Suddenly you have three or four hit shows, and it’s a holiday, and everybody’s binge-watching them at one time. Your suppliers are hitting you with requests they need to have fulfilled so they can get their series published in January. There’s a traffic spike. Your viewers’ resolutions have to be downshifted below 4K high-def just to compensate. There’s no workflow established in advance for this contingency. Little children all over the world notice they’re being downgraded to 1080p and start crying. Christmas is just a few days away. What will you do? What… Will… You… Do?
It’s one thing to imagine your data center running a little bit, or a lot, like Google. It’s another thing entirely to imagine it working like Netflix. Nevertheless, for anyone who is so inclined, Netflix released into open source last month the orchestration engine its engineers developed for running its entire operation in the cloud — specifically, on Amazon’s cloud. It could very well be the engine for the world’s single most sophisticated distributed processing system.
So the question, for our sake, becomes, does it scale down? More to the point, if Netflix’ good ideas remain just as good on a smaller scale, then does Conductor hold an advantage over little ol’ Kubernetes open source container orchestration engine to which we need to be paying attention?
Real Orchestration Doesn’t Exist Yet
“With peer-to-peer task choreography,” wrote Netflix architects Viren Baraiya and Vikram Singh last month for their company’s engineering blog, “we found it was harder to scale with growing business needs and complexities.”

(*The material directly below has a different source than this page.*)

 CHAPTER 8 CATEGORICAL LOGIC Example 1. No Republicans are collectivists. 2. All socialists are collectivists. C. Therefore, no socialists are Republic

We’ve talked about microservices here in the past as a way to achieve efficiencies by breaking down services into their most minimal components and opening up communications channels between them. At a certain scale, making things indeterminately smaller creates an inordinate amount of crosstalk between them. At a Netflix scale, it may be the only thing more difficult to orchestrate than the current U.S. presidential transition.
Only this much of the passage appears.